Required work →
Leave the pictures out and print every record below exactly as it stands.

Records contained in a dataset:
···
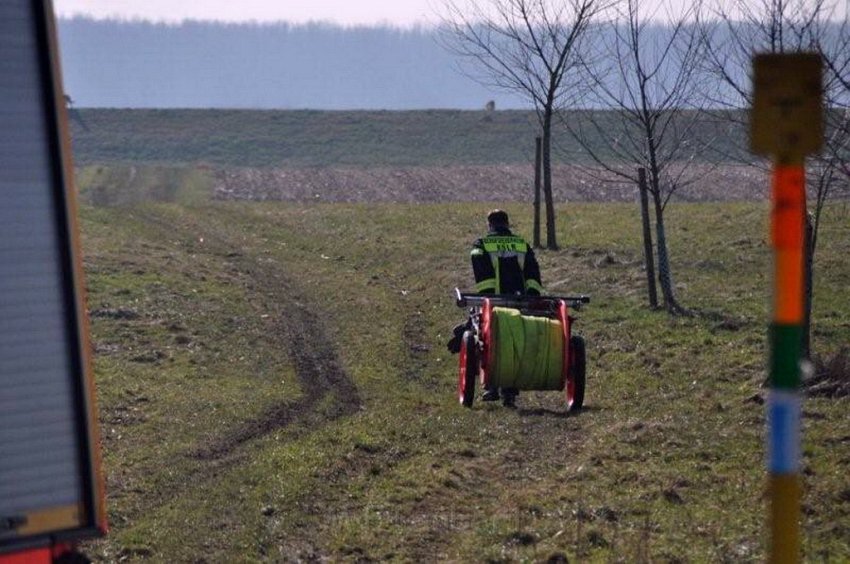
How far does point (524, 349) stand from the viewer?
42.2ft

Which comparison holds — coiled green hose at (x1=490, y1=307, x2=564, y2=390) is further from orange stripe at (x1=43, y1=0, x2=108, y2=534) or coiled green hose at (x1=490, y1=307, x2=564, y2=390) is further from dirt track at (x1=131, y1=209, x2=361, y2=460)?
orange stripe at (x1=43, y1=0, x2=108, y2=534)

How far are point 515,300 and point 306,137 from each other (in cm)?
6122

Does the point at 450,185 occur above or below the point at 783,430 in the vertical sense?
below

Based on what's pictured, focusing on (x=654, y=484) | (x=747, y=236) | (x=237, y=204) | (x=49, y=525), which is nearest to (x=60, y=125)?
(x=49, y=525)

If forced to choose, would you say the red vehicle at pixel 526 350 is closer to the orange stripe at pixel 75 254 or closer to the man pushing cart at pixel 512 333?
the man pushing cart at pixel 512 333

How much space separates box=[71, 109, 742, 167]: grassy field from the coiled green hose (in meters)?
49.3

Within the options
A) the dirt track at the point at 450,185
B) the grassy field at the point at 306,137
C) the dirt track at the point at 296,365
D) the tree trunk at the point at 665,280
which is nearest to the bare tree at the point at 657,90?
the tree trunk at the point at 665,280

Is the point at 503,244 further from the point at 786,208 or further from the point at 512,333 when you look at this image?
the point at 786,208

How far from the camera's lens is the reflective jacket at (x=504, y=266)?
1423cm

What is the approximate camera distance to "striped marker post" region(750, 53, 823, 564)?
5035 millimetres

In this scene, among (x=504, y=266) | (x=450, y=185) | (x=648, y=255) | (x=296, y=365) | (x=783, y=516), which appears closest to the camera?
(x=783, y=516)

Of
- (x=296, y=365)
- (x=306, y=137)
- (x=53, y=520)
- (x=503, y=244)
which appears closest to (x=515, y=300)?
(x=503, y=244)

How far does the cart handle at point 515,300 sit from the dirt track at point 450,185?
27.4m

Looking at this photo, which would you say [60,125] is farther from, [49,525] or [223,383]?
[223,383]
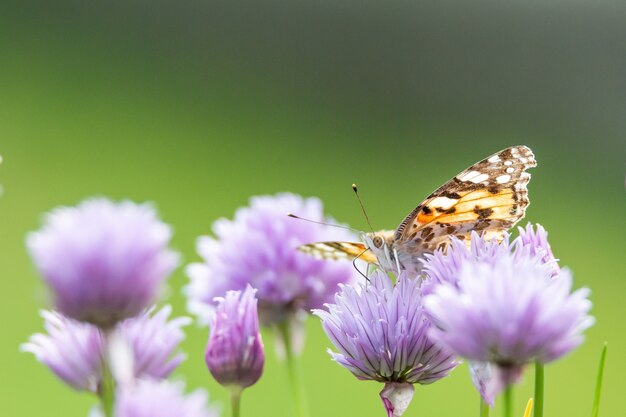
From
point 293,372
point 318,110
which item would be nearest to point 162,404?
point 293,372

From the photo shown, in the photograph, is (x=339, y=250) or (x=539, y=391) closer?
(x=539, y=391)

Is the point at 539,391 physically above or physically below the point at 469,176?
below

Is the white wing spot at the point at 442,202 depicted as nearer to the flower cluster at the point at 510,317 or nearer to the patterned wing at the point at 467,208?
the patterned wing at the point at 467,208

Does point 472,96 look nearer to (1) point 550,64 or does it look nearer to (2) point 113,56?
(1) point 550,64

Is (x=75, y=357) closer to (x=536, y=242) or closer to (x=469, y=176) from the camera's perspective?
(x=536, y=242)

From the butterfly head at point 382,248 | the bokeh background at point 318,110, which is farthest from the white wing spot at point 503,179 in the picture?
the bokeh background at point 318,110

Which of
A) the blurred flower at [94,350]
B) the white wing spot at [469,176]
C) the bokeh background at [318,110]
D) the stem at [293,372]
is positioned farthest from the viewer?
the bokeh background at [318,110]

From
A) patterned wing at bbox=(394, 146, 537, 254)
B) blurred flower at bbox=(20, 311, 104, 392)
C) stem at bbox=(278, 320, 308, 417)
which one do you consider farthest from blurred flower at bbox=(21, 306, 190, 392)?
patterned wing at bbox=(394, 146, 537, 254)
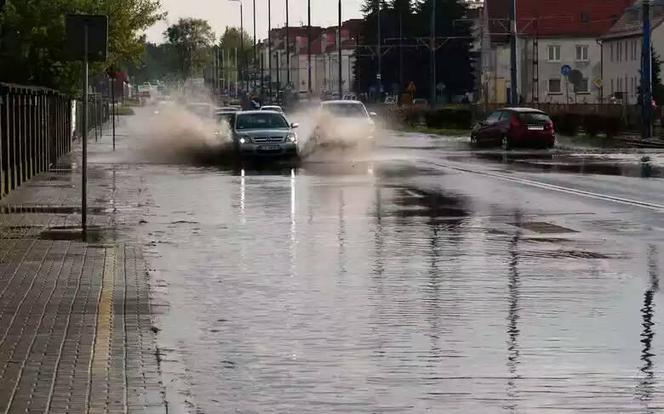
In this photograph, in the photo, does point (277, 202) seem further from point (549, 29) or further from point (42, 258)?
point (549, 29)

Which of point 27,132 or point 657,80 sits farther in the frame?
point 657,80

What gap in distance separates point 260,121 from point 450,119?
37.7 m

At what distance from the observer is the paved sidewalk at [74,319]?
8875 mm

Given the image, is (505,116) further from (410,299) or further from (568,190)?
(410,299)

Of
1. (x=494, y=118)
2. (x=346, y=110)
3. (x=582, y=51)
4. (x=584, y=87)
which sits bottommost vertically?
(x=494, y=118)

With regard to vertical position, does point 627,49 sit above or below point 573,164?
above

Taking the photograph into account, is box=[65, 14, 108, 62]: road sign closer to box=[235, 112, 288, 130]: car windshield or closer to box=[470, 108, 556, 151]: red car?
box=[235, 112, 288, 130]: car windshield

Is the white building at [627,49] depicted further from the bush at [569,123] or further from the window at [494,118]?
the window at [494,118]

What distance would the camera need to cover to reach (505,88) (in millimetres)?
137750

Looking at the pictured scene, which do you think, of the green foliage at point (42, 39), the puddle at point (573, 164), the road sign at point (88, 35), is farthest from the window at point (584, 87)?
the road sign at point (88, 35)

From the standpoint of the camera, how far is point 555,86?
140125mm

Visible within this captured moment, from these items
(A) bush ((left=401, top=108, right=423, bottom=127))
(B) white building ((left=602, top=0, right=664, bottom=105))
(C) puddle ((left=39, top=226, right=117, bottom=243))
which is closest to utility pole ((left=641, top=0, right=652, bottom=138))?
(A) bush ((left=401, top=108, right=423, bottom=127))

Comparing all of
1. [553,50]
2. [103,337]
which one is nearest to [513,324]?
[103,337]

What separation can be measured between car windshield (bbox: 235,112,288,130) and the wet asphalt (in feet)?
52.9
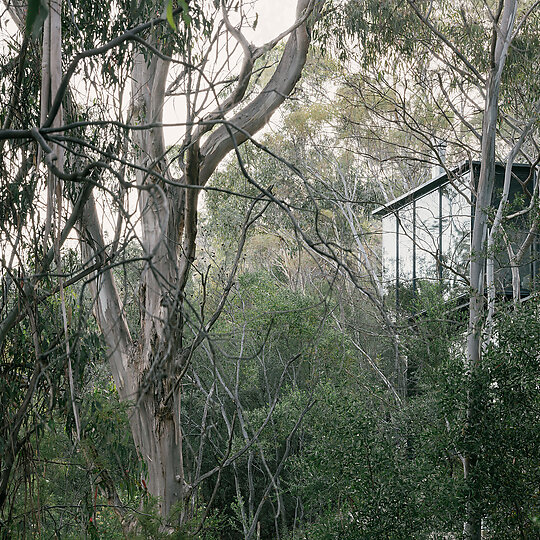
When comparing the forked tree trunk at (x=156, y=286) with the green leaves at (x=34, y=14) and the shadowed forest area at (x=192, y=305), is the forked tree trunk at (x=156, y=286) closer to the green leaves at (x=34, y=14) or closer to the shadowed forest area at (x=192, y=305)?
the shadowed forest area at (x=192, y=305)

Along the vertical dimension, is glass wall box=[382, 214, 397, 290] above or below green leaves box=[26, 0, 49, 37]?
above

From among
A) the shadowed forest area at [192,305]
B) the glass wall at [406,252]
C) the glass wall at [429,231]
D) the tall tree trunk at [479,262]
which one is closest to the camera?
the shadowed forest area at [192,305]

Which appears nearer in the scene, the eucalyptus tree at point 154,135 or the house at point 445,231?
the eucalyptus tree at point 154,135

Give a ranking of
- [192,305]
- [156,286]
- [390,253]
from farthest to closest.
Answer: [390,253]
[156,286]
[192,305]

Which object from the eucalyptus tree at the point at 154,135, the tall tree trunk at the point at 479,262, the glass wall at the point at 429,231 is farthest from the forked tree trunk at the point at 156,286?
the glass wall at the point at 429,231

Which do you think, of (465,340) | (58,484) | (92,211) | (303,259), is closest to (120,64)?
(92,211)

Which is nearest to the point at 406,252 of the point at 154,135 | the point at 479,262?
the point at 479,262

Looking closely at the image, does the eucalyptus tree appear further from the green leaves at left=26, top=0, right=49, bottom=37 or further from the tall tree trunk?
the green leaves at left=26, top=0, right=49, bottom=37

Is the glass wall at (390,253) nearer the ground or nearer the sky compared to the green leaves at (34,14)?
nearer the sky

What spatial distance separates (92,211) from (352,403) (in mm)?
3156

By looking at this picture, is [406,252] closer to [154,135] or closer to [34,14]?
[154,135]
···
Solution to the exercise →
How far does point (524, 349) stand from the viewer?
42.2ft

Which comparison holds — coiled green hose at (x1=490, y1=307, x2=564, y2=390) is further from orange stripe at (x1=43, y1=0, x2=108, y2=534) or coiled green hose at (x1=490, y1=307, x2=564, y2=390) is further from dirt track at (x1=131, y1=209, x2=361, y2=460)?
orange stripe at (x1=43, y1=0, x2=108, y2=534)

How far are point 515,300 and point 306,137 from each other (in cm)?
6122

Does the point at 450,185 occur above or below the point at 783,430 in the vertical sense?
below

Based on what's pictured, focusing on (x=654, y=484) | (x=747, y=236) | (x=237, y=204) | (x=49, y=525), which is nearest to (x=60, y=125)?
(x=49, y=525)

If forced to choose, would you say the red vehicle at pixel 526 350 is closer to the orange stripe at pixel 75 254 or closer to the man pushing cart at pixel 512 333?
the man pushing cart at pixel 512 333

How much space separates box=[71, 109, 742, 167]: grassy field from the coiled green hose (in meters)?
49.3

Within the options
A) the dirt track at the point at 450,185
B) the grassy field at the point at 306,137
C) the dirt track at the point at 296,365
D) the tree trunk at the point at 665,280
which is nearest to the bare tree at the point at 657,90?
the tree trunk at the point at 665,280

Is the point at 503,244 further from the point at 786,208 or further from the point at 512,333 when you look at this image?
the point at 786,208

How far from the camera's lens is the reflective jacket at (x=504, y=266)?
1423cm

What is the approximate camera distance to "striped marker post" region(750, 53, 823, 564)?
5035 millimetres

In this scene, among (x=504, y=266) | (x=450, y=185) | (x=648, y=255) | (x=296, y=365) | (x=783, y=516), which appears closest to the camera?
(x=783, y=516)

Of
- (x=296, y=365)
- (x=306, y=137)
- (x=53, y=520)
- (x=503, y=244)
which appears closest to (x=515, y=300)?
(x=503, y=244)

How far does the cart handle at point 515,300 sit from the dirt track at point 450,185?
27.4m

Looking at this photo, which would you say [60,125] is farther from, [49,525] or [223,383]?
[223,383]
From
point 293,372
point 318,110
which item would be nearest to point 162,404?
point 293,372

From the photo shown, in the photograph, is (x=339, y=250) or (x=539, y=391) closer?
(x=539, y=391)

Is the point at 539,391 physically above or physically below the point at 469,176?
below

Is the white wing spot at the point at 442,202 depicted as nearer to the flower cluster at the point at 510,317 or nearer to the patterned wing at the point at 467,208?
the patterned wing at the point at 467,208

Does point 472,96 look nearer to (1) point 550,64 or does it look nearer to (2) point 113,56?
(1) point 550,64

Is (x=75, y=357) closer to (x=536, y=242) or closer to (x=469, y=176) from the camera's perspective?
(x=536, y=242)

From the butterfly head at point 382,248 | the bokeh background at point 318,110, which is farthest from the white wing spot at point 503,179 in the picture?
the bokeh background at point 318,110

Which of
A) the blurred flower at [94,350]
B) the white wing spot at [469,176]
C) the bokeh background at [318,110]
D) the stem at [293,372]
is positioned farthest from the viewer?
the bokeh background at [318,110]

From
A) patterned wing at bbox=(394, 146, 537, 254)
B) blurred flower at bbox=(20, 311, 104, 392)
C) stem at bbox=(278, 320, 308, 417)
which one do you consider farthest from blurred flower at bbox=(21, 306, 190, 392)?
patterned wing at bbox=(394, 146, 537, 254)
In this photograph, in the photo, does point (277, 202) seem further from point (549, 29) or further from point (42, 258)?
point (549, 29)

Which of point 27,132 or point 657,80 sits farther in the frame?
point 657,80

What gap in distance separates point 260,121 from point 450,119?
37.7 m

At what distance from the observer is the paved sidewalk at [74,319]?
8875 mm

Given the image, is (505,116) further from (410,299) or further from (568,190)?
(410,299)

Of
1. (x=494, y=118)
2. (x=346, y=110)
3. (x=582, y=51)
4. (x=584, y=87)
which sits bottommost vertically?
(x=494, y=118)

With regard to vertical position, does point 627,49 sit above or below point 573,164?
above

Taking the photograph into account, is box=[65, 14, 108, 62]: road sign closer to box=[235, 112, 288, 130]: car windshield or closer to box=[470, 108, 556, 151]: red car?
box=[235, 112, 288, 130]: car windshield

Is the white building at [627,49] depicted further from the bush at [569,123] or further from the window at [494,118]?
the window at [494,118]

What distance would the camera need to cover to reach (505,88) (in millimetres)?
137750

Looking at the pictured scene, which do you think, of the green foliage at point (42, 39), the puddle at point (573, 164), the road sign at point (88, 35), is farthest from the window at point (584, 87)?
the road sign at point (88, 35)

From the standpoint of the camera, how far is point 555,86?
140125mm

Visible within this captured moment, from these items
(A) bush ((left=401, top=108, right=423, bottom=127))
(B) white building ((left=602, top=0, right=664, bottom=105))
(C) puddle ((left=39, top=226, right=117, bottom=243))
which is closest to utility pole ((left=641, top=0, right=652, bottom=138))?
(A) bush ((left=401, top=108, right=423, bottom=127))

Comparing all of
1. [553,50]
2. [103,337]
which one is nearest to [513,324]?
[103,337]

What separation can be measured between car windshield (bbox: 235,112,288,130) and the wet asphalt (in feet)?
52.9
When comparing the forked tree trunk at (x=156, y=286) with the green leaves at (x=34, y=14) and the shadowed forest area at (x=192, y=305), is the forked tree trunk at (x=156, y=286) closer to the green leaves at (x=34, y=14) or closer to the shadowed forest area at (x=192, y=305)?
the shadowed forest area at (x=192, y=305)

Along the vertical dimension, is glass wall box=[382, 214, 397, 290] above or below green leaves box=[26, 0, 49, 37]?
above

From among
A) the shadowed forest area at [192,305]
B) the glass wall at [406,252]
C) the glass wall at [429,231]
D) the tall tree trunk at [479,262]
which one is closest to the camera?
the shadowed forest area at [192,305]

Which appears nearer in the scene, the eucalyptus tree at point 154,135 or the house at point 445,231?
the eucalyptus tree at point 154,135

Give a ranking of
- [192,305]
- [156,286]
- [390,253]
from farthest to closest.
Answer: [390,253]
[156,286]
[192,305]

Which object from the eucalyptus tree at the point at 154,135, the tall tree trunk at the point at 479,262, the glass wall at the point at 429,231 is farthest from the forked tree trunk at the point at 156,286?
the glass wall at the point at 429,231

Which do you think, of (465,340) | (58,484) | (92,211) | (303,259), is closest to (120,64)?
(92,211)

Which is nearest to the point at 406,252 of the point at 154,135 | the point at 479,262?
the point at 479,262

Looking closely at the image, does the eucalyptus tree appear further from the green leaves at left=26, top=0, right=49, bottom=37 or further from the tall tree trunk?
the green leaves at left=26, top=0, right=49, bottom=37

Is the glass wall at (390,253) nearer the ground or nearer the sky compared to the green leaves at (34,14)?
nearer the sky

What spatial distance separates (92,211) from (352,403) (in mm)?
3156

By looking at this picture, is [406,252] closer to [154,135] or closer to [34,14]?
[154,135]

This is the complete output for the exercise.